Recorded data>
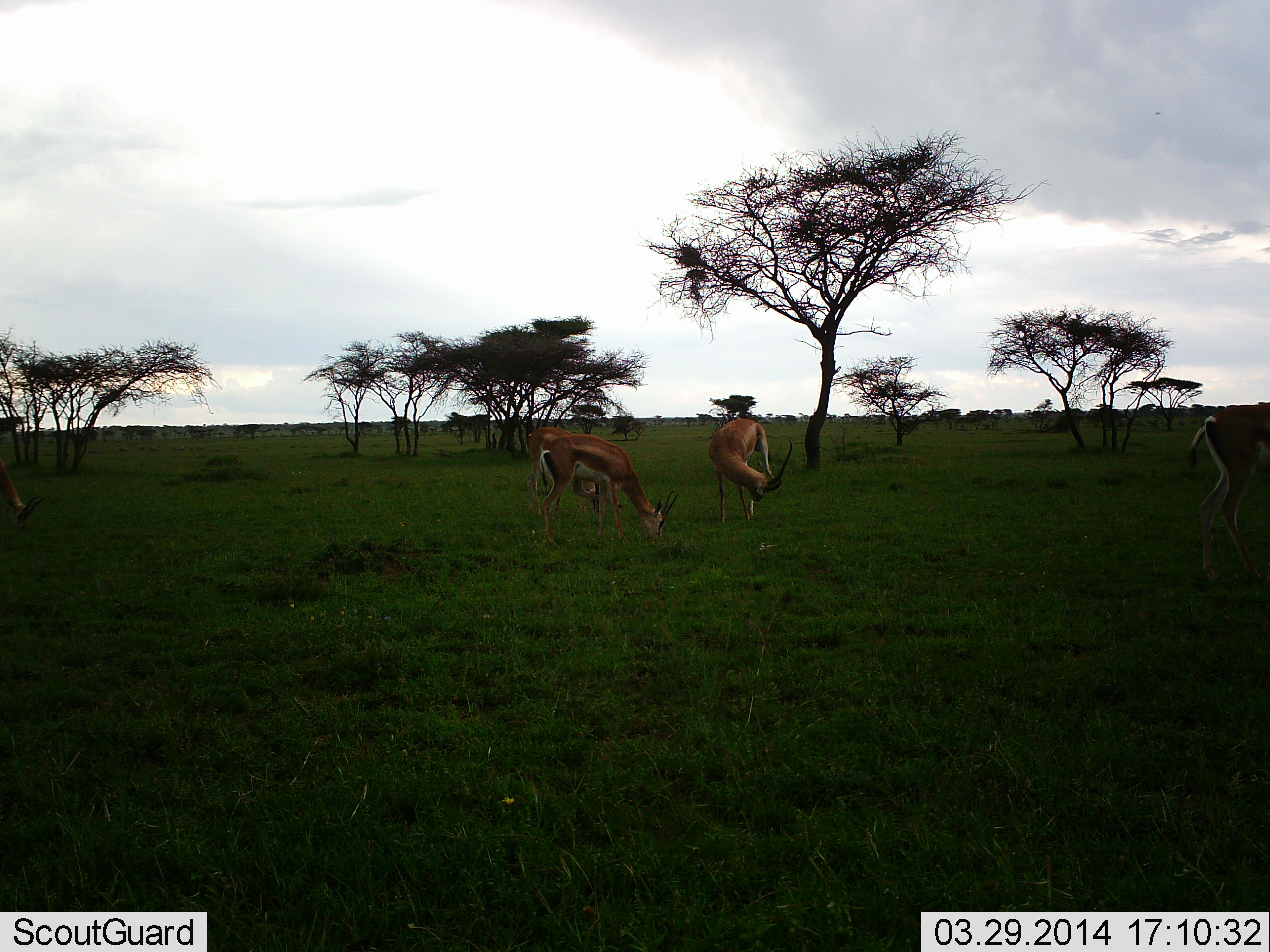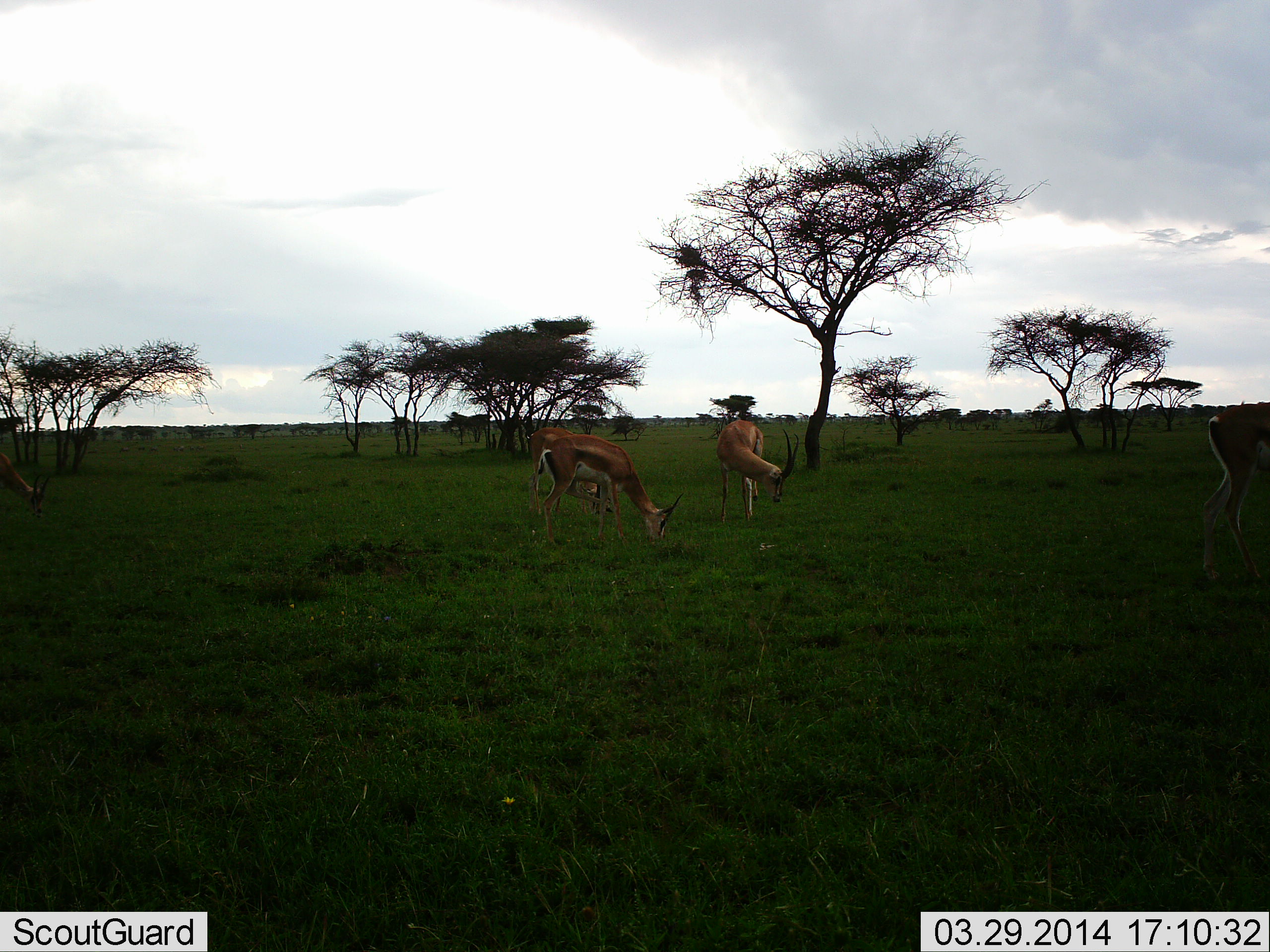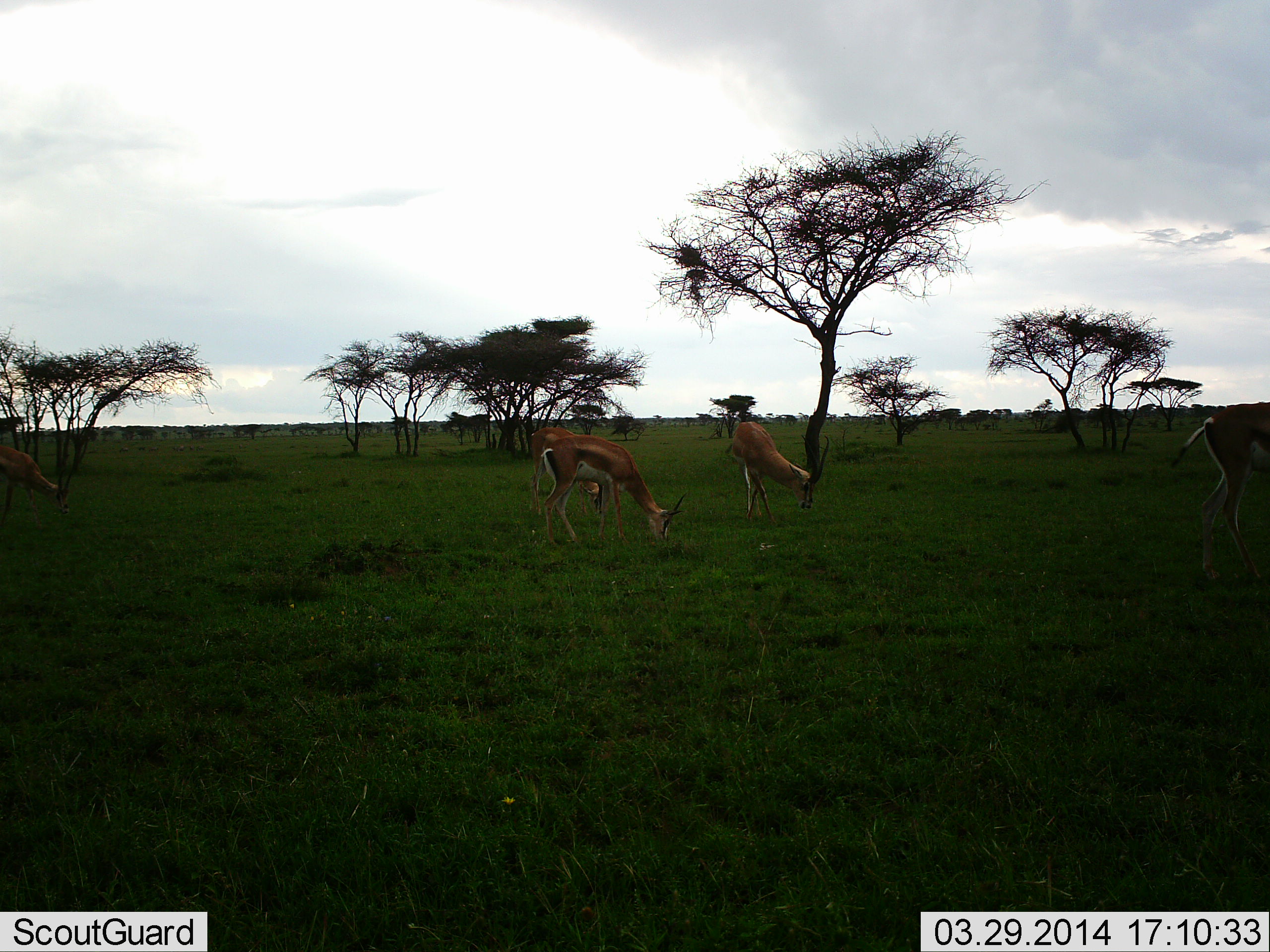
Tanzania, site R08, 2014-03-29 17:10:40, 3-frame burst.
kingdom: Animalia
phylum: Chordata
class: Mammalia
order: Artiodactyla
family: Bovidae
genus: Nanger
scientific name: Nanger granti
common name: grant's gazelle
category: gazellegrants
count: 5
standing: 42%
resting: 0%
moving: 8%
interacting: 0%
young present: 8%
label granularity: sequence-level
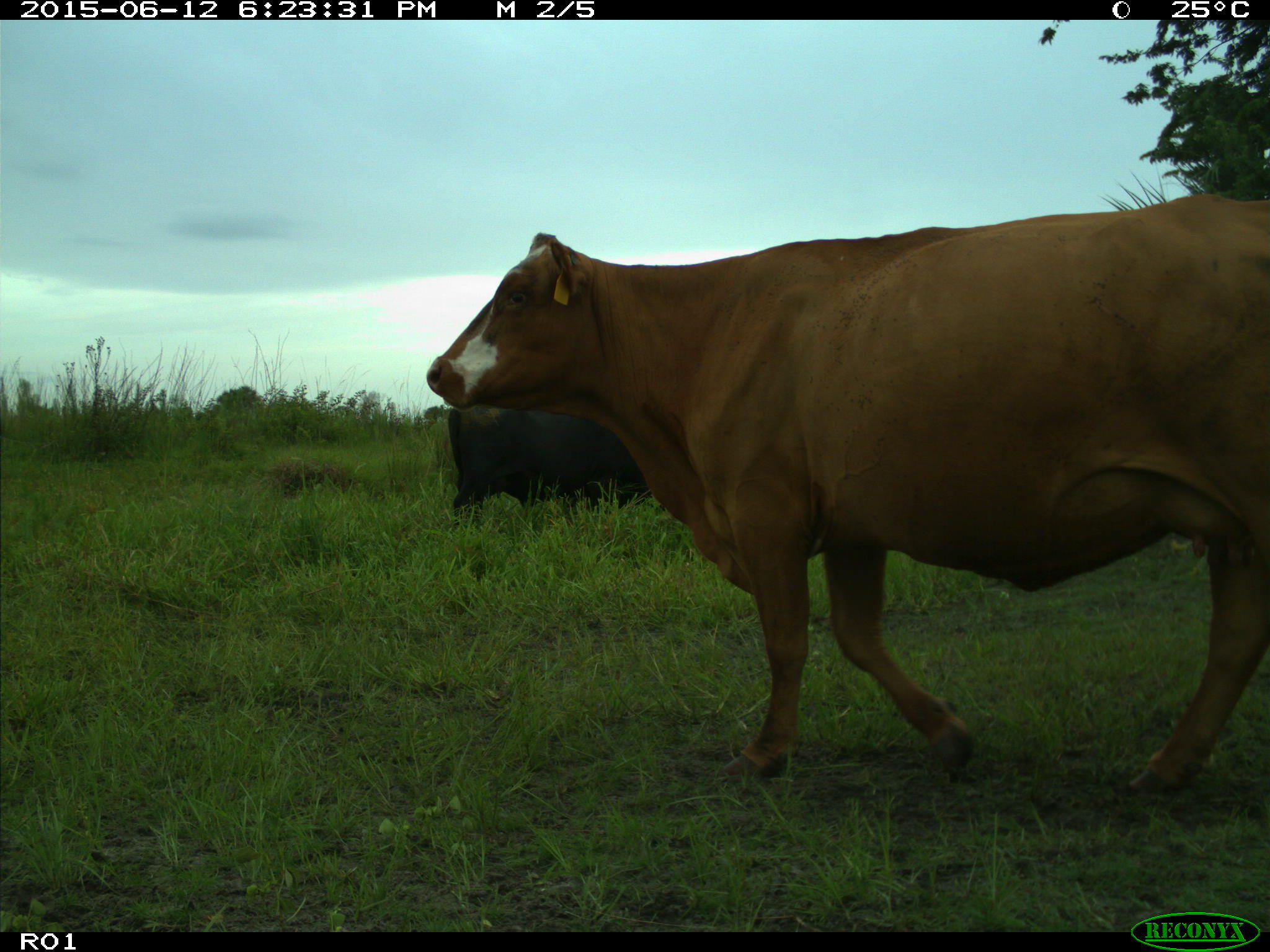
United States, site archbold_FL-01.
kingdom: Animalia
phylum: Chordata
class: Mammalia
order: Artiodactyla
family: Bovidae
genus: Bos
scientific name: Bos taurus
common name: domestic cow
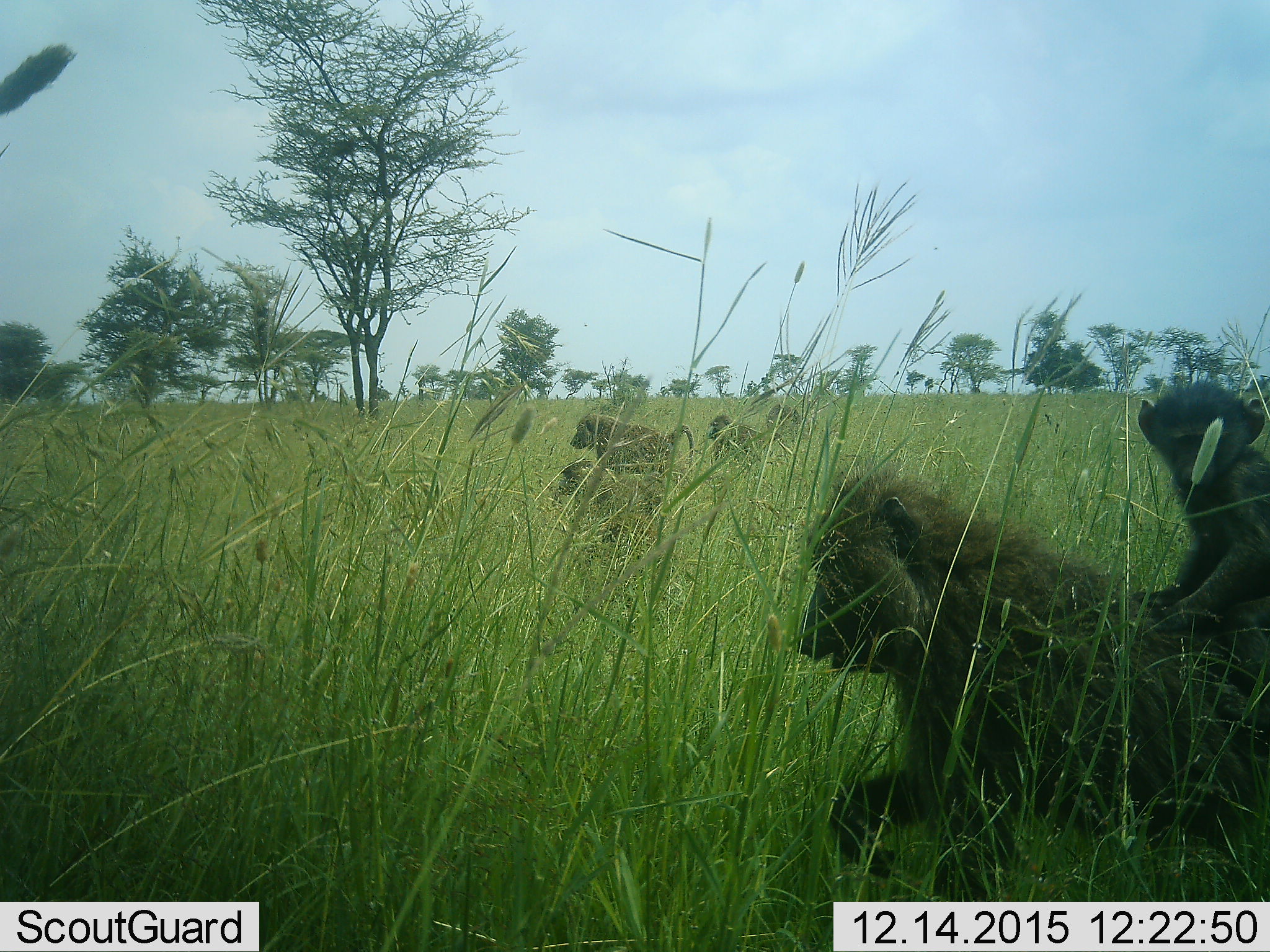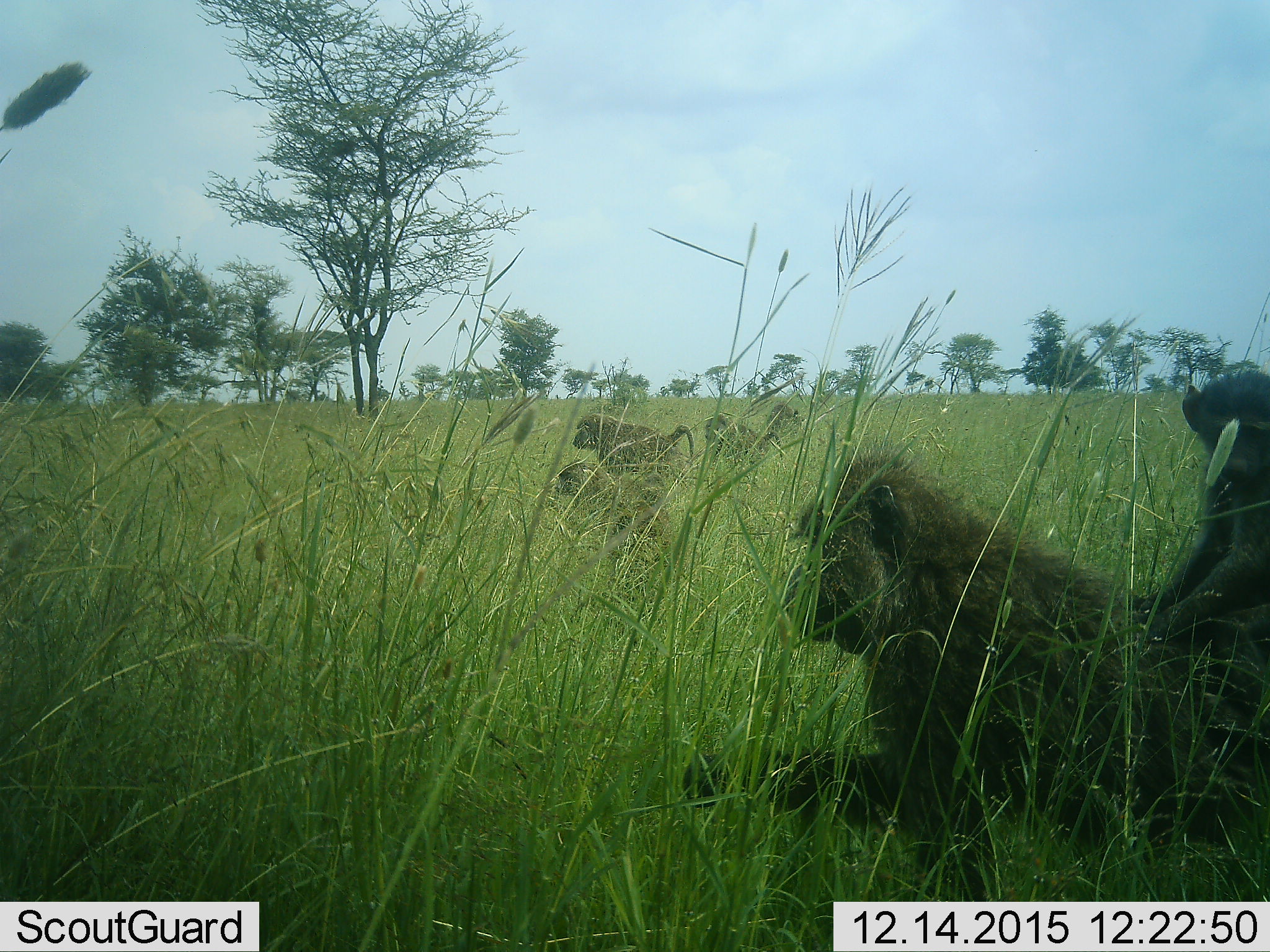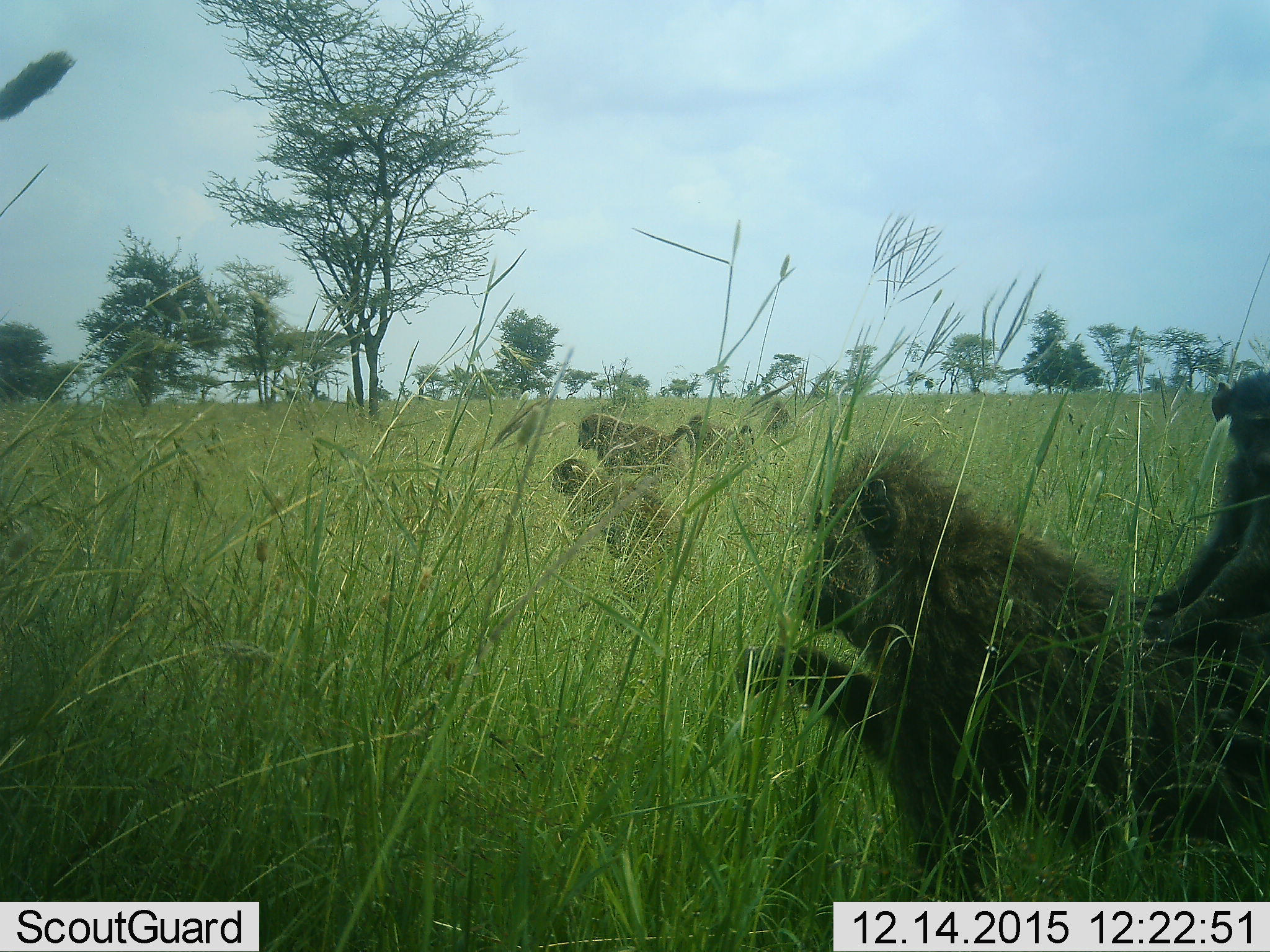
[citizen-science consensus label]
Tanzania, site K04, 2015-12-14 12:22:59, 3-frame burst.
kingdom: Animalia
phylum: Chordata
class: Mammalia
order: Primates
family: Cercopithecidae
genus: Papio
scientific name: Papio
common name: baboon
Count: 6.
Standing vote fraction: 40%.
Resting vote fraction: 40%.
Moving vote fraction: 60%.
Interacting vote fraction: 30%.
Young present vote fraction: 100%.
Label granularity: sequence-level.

Exercise>
Search the entries above for the word "level" and copy each line where it appears.

Problem solution>
label granularity: sequence-level
Label granularity: sequence-level.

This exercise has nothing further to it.